Она понимала, она догадывалась! Что-то невыносимо тяжелое легло ей на душу, ее терзали угрызения совести: зачем она не оставила Оливье у себя, зачем она выгнала его, вышвырнула на улицу? И вот он, пьяный от горя, упал под омнибус.
Все таким же глухим голосом он проговорил
—Не плачьте. Мне от этого только тяжелее. Сделав над собою страшное усилие, она перестала плакать, отняла от лица платок; ни один мускул не дрогнул больше на ее лице, и лишь из широко раскрытых глаз, которых она не отводила от Оливье, медленно текли слезы.
Они неподвижно глядели друг на друга, соединив руки на простыне. Они глядели друг на друга, забыв о том, что здесь находятся люди, и в их взглядах читалось сверхчеловеческое волнение.
Только между ними двумя быстро, безмолвно и грозно вставали все их воспоминания, вся их, тоже раздавленная, любовь, все, что они вместе пережили, все, что соединяло и сливало их жизни в единый поток.

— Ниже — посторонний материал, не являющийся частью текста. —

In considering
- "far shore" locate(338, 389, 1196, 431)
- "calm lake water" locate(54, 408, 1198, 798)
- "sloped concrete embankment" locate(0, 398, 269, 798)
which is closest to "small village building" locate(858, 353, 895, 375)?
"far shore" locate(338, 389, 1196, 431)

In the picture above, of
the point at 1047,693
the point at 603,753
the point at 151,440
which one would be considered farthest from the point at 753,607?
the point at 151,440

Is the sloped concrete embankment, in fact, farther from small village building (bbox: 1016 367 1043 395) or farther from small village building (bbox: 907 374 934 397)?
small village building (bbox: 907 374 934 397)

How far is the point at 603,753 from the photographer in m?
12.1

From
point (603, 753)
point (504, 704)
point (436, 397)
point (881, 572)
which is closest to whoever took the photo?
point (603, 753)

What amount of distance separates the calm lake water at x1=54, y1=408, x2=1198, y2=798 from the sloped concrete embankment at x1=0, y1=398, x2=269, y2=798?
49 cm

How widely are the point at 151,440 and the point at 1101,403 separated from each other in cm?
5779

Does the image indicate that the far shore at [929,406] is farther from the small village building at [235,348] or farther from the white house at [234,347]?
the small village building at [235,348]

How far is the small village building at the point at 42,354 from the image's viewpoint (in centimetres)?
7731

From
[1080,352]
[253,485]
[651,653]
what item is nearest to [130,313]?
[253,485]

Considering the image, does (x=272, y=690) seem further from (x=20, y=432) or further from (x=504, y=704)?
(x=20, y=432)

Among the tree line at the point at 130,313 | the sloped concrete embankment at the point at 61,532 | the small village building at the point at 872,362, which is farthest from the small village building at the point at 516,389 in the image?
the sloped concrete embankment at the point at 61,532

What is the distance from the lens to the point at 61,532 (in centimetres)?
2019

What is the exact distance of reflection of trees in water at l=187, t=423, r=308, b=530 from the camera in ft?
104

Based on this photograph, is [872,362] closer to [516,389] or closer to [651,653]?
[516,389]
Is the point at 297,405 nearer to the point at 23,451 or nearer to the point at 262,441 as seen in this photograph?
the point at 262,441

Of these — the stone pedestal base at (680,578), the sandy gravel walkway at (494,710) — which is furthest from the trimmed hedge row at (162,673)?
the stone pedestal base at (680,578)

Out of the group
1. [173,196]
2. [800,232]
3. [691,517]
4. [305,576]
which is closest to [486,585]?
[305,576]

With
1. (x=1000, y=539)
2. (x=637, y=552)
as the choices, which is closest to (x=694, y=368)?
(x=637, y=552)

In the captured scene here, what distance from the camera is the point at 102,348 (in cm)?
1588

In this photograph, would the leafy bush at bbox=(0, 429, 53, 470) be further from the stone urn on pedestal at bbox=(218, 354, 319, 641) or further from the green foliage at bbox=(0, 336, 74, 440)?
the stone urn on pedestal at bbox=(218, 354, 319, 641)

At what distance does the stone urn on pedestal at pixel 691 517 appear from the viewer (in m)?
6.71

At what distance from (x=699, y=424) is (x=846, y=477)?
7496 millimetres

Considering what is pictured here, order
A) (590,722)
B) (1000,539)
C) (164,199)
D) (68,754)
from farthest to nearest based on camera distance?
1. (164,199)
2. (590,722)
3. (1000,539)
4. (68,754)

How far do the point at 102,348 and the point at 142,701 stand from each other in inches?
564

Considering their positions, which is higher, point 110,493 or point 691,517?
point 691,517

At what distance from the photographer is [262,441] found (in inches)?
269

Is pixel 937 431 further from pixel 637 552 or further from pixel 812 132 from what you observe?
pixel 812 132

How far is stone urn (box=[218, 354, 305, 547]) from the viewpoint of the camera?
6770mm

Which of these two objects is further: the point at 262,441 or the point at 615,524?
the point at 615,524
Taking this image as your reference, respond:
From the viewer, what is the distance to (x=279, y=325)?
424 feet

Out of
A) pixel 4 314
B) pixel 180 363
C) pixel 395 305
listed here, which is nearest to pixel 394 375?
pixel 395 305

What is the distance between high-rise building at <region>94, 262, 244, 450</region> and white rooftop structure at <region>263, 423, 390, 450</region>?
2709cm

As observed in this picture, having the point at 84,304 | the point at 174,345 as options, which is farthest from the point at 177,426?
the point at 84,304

Они глядели друг на друга, и их охватывало непреодолимое желание о столь многом поговорить, столь много сокровенного и печального услышать, им так много надо было еще высказать, что слова сами рвались с их уст. Она поняла, что необходимо любой ценой удалить обоих мужчин, стоявших позади нее, что она должна найти какой-то способ, придумать какую-то хитрость, что на нее должно снизойти вдохновение, — ведь она так Изобретательна! И она стала ломать себе голову, не отводя глаз от Оливье.
Ее муж и доктор тихо разговаривали. Речь шла о том, какой уход нужен Бертену.
— Вы пригласили сиделку? — спросила графиня, обернувшись к врачу.
— Нет. Я считаю, что целесообразнее будет прислать дежурного врача: он с большим знанием дела сможет следить за изменениями в состоянии пострадавшего.
— Пришлите и сиделку, и дежурного врача. В таких случаях лишних забот не бывает. Нельзя ли вызвать их прямо сейчас, на эту ночь — ведь вы не останетесь здесь до утра?